Given information |

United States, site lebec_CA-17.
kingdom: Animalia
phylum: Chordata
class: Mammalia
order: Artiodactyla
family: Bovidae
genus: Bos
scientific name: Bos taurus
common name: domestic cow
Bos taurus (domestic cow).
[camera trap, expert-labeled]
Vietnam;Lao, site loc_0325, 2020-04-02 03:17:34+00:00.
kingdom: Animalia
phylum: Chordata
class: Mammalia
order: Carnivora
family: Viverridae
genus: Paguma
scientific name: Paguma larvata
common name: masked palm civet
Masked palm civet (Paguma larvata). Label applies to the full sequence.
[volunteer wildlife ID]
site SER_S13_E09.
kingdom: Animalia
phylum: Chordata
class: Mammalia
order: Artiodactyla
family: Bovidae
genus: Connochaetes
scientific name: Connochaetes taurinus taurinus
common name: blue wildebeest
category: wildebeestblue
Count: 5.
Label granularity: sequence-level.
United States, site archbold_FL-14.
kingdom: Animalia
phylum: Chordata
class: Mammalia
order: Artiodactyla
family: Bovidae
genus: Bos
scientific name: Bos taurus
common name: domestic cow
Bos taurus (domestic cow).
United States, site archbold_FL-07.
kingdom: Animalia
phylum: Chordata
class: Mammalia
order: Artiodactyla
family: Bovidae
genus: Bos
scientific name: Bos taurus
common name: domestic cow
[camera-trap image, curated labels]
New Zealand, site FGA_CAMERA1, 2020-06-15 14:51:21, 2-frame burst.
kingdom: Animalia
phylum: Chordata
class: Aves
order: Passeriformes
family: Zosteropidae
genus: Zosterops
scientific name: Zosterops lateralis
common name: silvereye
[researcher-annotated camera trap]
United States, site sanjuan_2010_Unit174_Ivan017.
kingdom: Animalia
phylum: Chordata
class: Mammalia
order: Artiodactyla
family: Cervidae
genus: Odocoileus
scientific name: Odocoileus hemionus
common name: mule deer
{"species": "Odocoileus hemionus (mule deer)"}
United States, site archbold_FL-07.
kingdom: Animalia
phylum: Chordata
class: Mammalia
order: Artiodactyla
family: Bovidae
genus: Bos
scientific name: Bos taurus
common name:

What is required |
Pull out all lines from the listing that contain the string "trap".

Result below |
[camera trap, expert-labeled]
[camera-trap image, curated labels]
[researcher-annotated camera trap]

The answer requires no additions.